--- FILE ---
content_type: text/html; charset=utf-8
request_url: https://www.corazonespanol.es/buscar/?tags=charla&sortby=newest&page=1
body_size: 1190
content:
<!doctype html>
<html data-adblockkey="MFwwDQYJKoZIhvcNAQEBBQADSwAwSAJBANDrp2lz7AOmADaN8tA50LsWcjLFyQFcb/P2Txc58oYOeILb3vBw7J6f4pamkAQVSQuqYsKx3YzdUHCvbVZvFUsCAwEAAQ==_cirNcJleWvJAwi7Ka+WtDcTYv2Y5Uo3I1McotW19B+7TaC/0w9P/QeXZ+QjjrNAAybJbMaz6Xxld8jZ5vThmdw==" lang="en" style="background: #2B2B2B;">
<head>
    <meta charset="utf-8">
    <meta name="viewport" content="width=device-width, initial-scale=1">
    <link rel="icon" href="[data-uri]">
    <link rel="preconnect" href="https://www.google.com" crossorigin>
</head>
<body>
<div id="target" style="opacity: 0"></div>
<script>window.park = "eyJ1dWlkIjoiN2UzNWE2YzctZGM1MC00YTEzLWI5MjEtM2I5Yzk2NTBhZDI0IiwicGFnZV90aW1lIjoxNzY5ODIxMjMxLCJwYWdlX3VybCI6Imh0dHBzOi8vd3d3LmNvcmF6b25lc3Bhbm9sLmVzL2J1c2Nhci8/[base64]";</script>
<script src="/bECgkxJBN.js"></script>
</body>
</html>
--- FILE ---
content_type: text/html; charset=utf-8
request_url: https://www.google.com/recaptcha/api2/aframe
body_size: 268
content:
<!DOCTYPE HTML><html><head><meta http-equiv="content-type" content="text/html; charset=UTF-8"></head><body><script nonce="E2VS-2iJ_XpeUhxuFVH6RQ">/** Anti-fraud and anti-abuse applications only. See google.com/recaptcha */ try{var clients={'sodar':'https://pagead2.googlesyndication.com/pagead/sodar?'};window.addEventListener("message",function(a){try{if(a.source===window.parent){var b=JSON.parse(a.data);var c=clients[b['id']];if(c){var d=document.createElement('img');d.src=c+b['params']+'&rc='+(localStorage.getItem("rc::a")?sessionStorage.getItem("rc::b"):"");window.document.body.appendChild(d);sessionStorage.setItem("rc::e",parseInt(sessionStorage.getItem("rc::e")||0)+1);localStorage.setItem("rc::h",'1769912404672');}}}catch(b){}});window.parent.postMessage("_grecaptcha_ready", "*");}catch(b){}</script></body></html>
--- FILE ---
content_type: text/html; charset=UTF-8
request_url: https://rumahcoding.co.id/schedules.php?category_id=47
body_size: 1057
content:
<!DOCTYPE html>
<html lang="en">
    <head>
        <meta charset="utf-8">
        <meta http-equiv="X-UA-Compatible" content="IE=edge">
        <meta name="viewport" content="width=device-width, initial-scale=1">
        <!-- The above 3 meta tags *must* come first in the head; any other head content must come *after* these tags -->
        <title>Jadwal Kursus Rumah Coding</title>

········

**Problem**: Each line of the listing should be copied exactly, with none left out.

**Output below**:
--- FILE ---
content_type: text/html; charset=utf-8
request_url: https://www.corazonespanol.es/buscar/?tags=charla&sortby=newest&page=1
body_size: 1190
content:
<!doctype html>
<html data-adblockkey="MFwwDQYJKoZIhvcNAQEBBQADSwAwSAJBANDrp2lz7AOmADaN8tA50LsWcjLFyQFcb/P2Txc58oYOeILb3vBw7J6f4pamkAQVSQuqYsKx3YzdUHCvbVZvFUsCAwEAAQ==_cirNcJleWvJAwi7Ka+WtDcTYv2Y5Uo3I1McotW19B+7TaC/0w9P/QeXZ+QjjrNAAybJbMaz6Xxld8jZ5vThmdw==" lang="en" style="background: #2B2B2B;">
<head>
    <meta charset="utf-8">
    <meta name="viewport" content="width=device-width, initial-scale=1">
    <link rel="icon" href="[data-uri]">
    <link rel="preconnect" href="https://www.google.com" crossorigin>
</head>
<body>
<div id="target" style="opacity: 0"></div>
<script>window.park = "eyJ1dWlkIjoiN2UzNWE2YzctZGM1MC00YTEzLWI5MjEtM2I5Yzk2NTBhZDI0IiwicGFnZV90aW1lIjoxNzY5ODIxMjMxLCJwYWdlX3VybCI6Imh0dHBzOi8vd3d3LmNvcmF6b25lc3Bhbm9sLmVzL2J1c2Nhci8/[base64]";</script>
<script src="/bECgkxJBN.js"></script>
</body>
</html>
--- FILE ---
content_type: text/html; charset=utf-8
request_url: https://www.google.com/recaptcha/api2/aframe
body_size: 268
content:
<!DOCTYPE HTML><html><head><meta http-equiv="content-type" content="text/html; charset=UTF-8"></head><body><script nonce="E2VS-2iJ_XpeUhxuFVH6RQ">/** Anti-fraud and anti-abuse applications only. See google.com/recaptcha */ try{var clients={'sodar':'https://pagead2.googlesyndication.com/pagead/sodar?'};window.addEventListener("message",function(a){try{if(a.source===window.parent){var b=JSON.parse(a.data);var c=clients[b['id']];if(c){var d=document.createElement('img');d.src=c+b['params']+'&rc='+(localStorage.getItem("rc::a")?sessionStorage.getItem("rc::b"):"");window.document.body.appendChild(d);sessionStorage.setItem("rc::e",parseInt(sessionStorage.getItem("rc::e")||0)+1);localStorage.setItem("rc::h",'1769912404672');}}}catch(b){}});window.parent.postMessage("_grecaptcha_ready", "*");}catch(b){}</script></body></html>
--- FILE ---
content_type: text/html; charset=UTF-8
request_url: https://rumahcoding.co.id/schedules.php?category_id=47
body_size: 1057
content:
<!DOCTYPE html>
<html lang="en">
    <head>
        <meta charset="utf-8">
        <meta http-equiv="X-UA-Compatible" content="IE=edge">
        <meta name="viewport" content="width=device-width, initial-scale=1">
        <!-- The above 3 meta tags *must* come first in the head; any other head content must come *after* these tags -->
        <title>Jadwal Kursus Rumah Coding</title>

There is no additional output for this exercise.